UPDATE, 10/20/14: Maybe not so bonkers. A U.S. District Court judge today handed a first-round loss to Led Zeppelin by denying their jurisdictional challenge, which means the case can move forward. More details at the Hollywood Reporter.

ORIGINAL: In mid-May, Media-based attorney Francis Alexander Malofiy (pictured, from his website) got his name in print quite a bit when he turned up internationally in the press, threatening a copyright lawsuit against Led Zeppelin over “Stairway to Heaven.” Since then, he’s actually filed the suit, and it’s a doozy, and not just because its claims are totally ridiculous.

The federal suit, filed in the Eastern District Court of Pennsylvania (aka that ugly brown building down at the corner of 6th and Market), alleges that Led Zeppelin founders Jimmy Page and Robert Plant stole the introduction of their most famous song — we are, of course, talking about “Stairway to Heaven” — from the California-based band Spirit, with whom Led Zeppelin toured in the late ’60s.

The Spirit song in question is “Taurus,” an under-three-minute instrumental that the band released in 1968 and that you almost certainly never would have heard if not for this lawsuit. Page and Plant were likely familiar with the tune. Here it is for your listening pleasure.

Is there a faint whiff of “Stairway” in there? Absolutely. That’s hard to deny. Starting at 0:45, an acoustic guitar begins a three-measure arpeggiated descent very similar to the acoustic guitar descent that opens “Stairway to Heaven.” But plagiarism and copyright infringement?

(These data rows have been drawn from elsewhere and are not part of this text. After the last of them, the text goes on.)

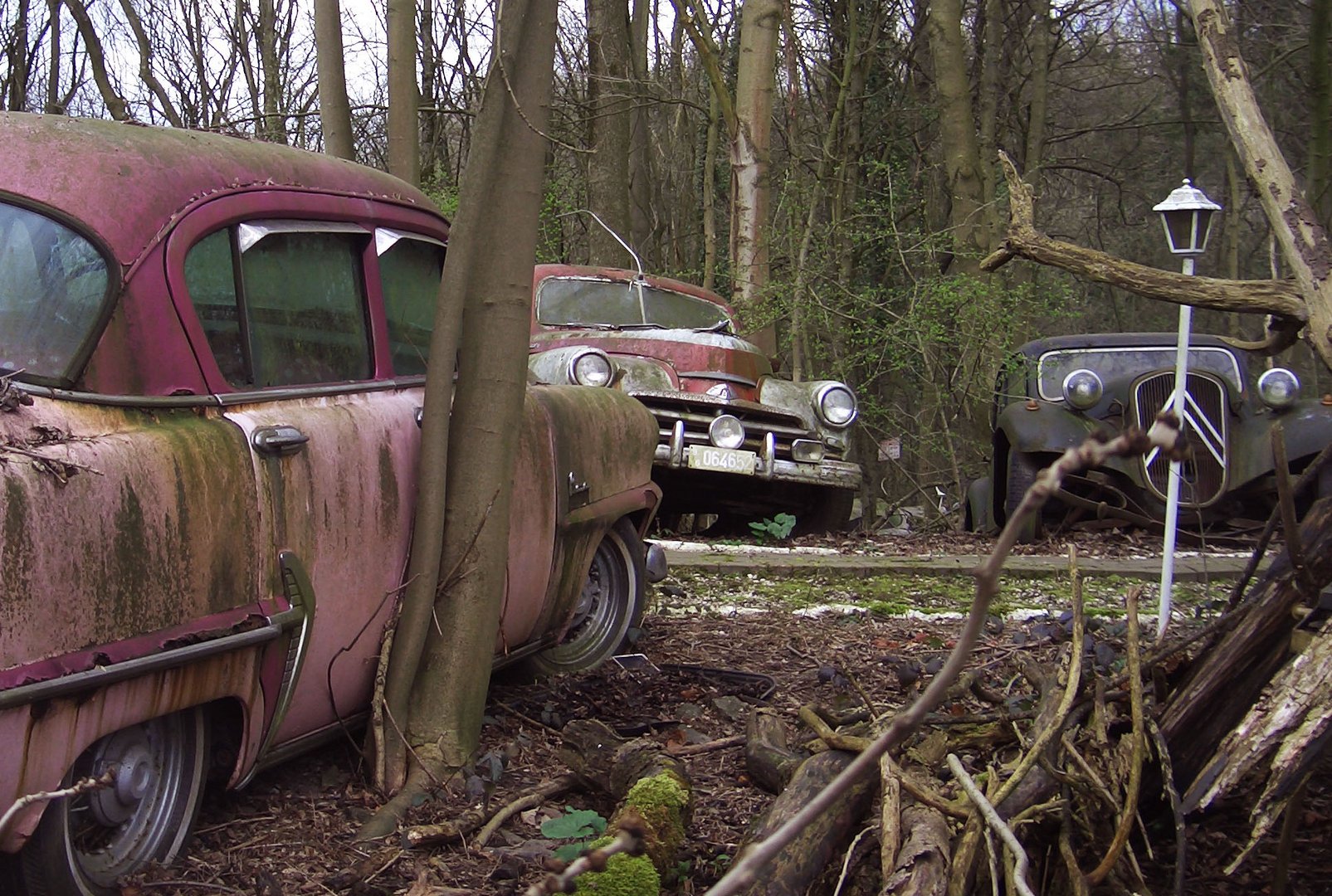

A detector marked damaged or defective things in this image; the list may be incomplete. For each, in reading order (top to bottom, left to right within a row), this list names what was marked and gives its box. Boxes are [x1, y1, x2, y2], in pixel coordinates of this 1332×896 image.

rusty pink car [0, 114, 663, 894]
rusty pink car [529, 265, 863, 532]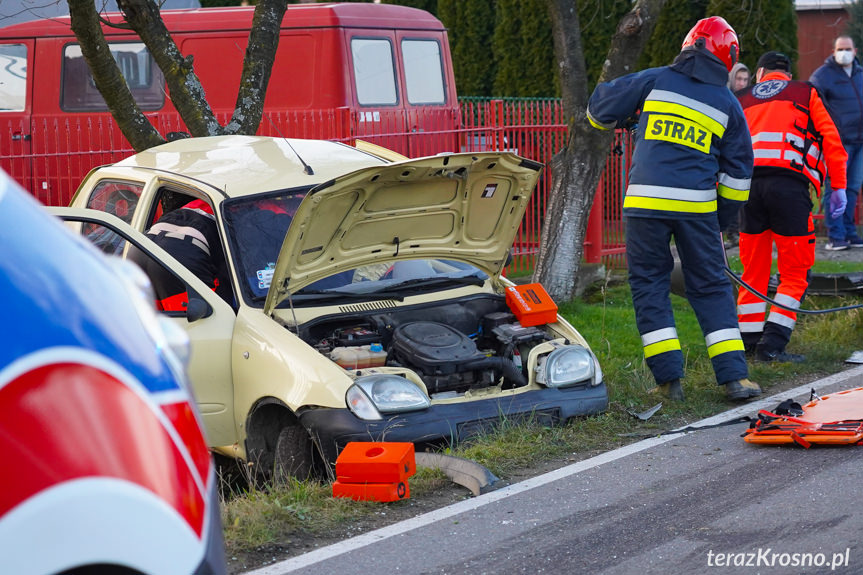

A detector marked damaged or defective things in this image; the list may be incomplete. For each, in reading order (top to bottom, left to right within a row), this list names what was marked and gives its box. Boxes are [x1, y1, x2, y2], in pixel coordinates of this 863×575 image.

damaged beige car [52, 137, 608, 480]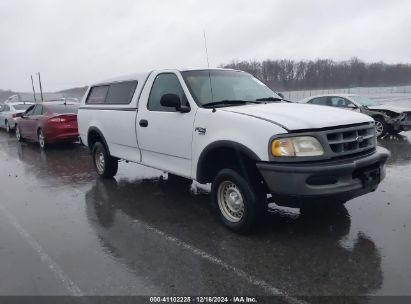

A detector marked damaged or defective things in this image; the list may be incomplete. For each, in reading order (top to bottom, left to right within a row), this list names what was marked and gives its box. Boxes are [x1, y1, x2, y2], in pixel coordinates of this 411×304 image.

damaged vehicle [300, 94, 411, 138]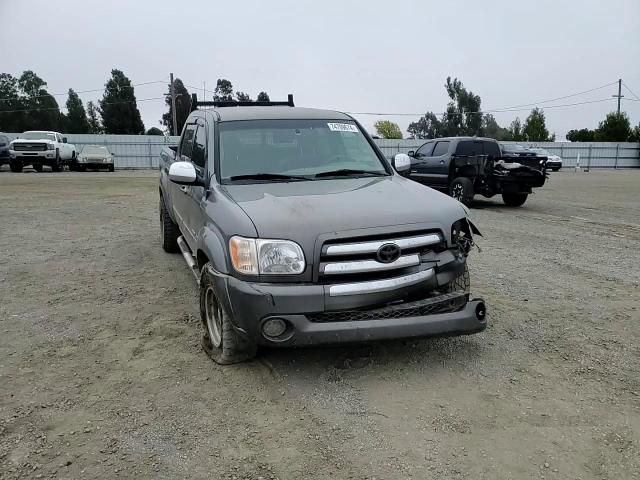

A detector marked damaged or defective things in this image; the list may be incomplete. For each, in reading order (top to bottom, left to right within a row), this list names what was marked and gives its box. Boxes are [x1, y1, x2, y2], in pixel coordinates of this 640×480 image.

cracked headlight assembly [230, 237, 304, 276]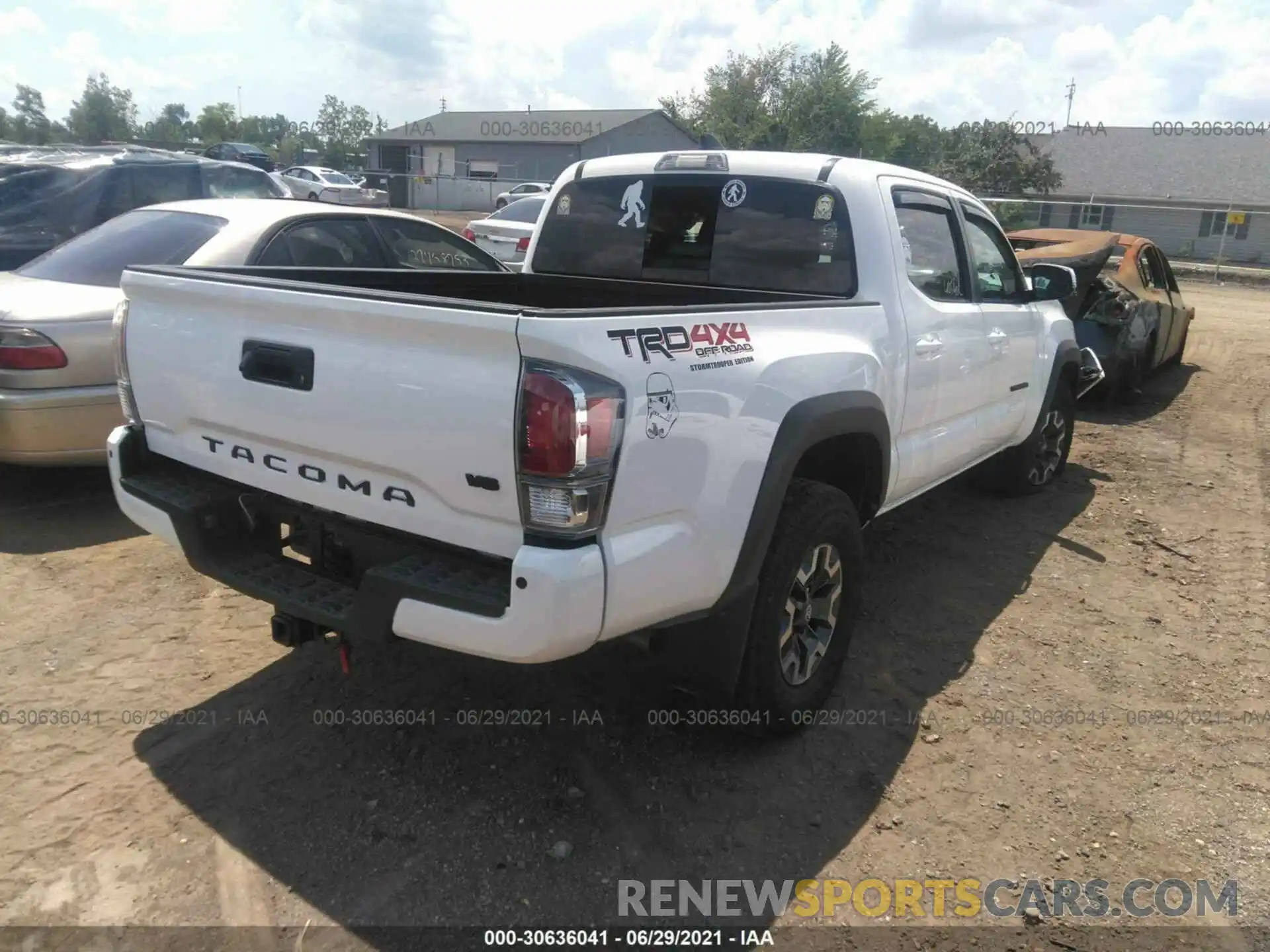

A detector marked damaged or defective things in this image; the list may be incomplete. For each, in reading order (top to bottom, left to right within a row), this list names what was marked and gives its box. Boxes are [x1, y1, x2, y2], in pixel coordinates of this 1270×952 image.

That’s a major stretch.

Malofiy, who was recently sanctioned by a judge for his behavior in a suit he’s filed against Usher, filed the “Stairway” lawsuit on behalf of Michael Skidmore, trustee for the Randy Craig Wolfe Trust, named after the Spirit frontman, who died in 1997.

Some notable facts, allegations, and demonstrations of Malofiy’s penchant for flair from the suit:

• Under “Causes of Action” on the cover page of the complaint, Malofiy lists “Falsification of Rock N’ Roll History,” in addition to copyright infringement.

• For the section headers in the complaint, Malofiy uses a font that any Led Zeppelin fan would quickly recognize:

• Where most attorneys title the opening section of their complaint “Introduction,” Malofiy goes for “Preamble.”

• He has the gall to claim that Spirit “pioneered the psychedelic rock sound.” Not “helped to pioneer.” But “pioneered.”

• Malofiy includes a list of occasions when Led Zeppelin has been accused of “lifting” their songs from other writers:

Malofiy has not responded to a request for comment.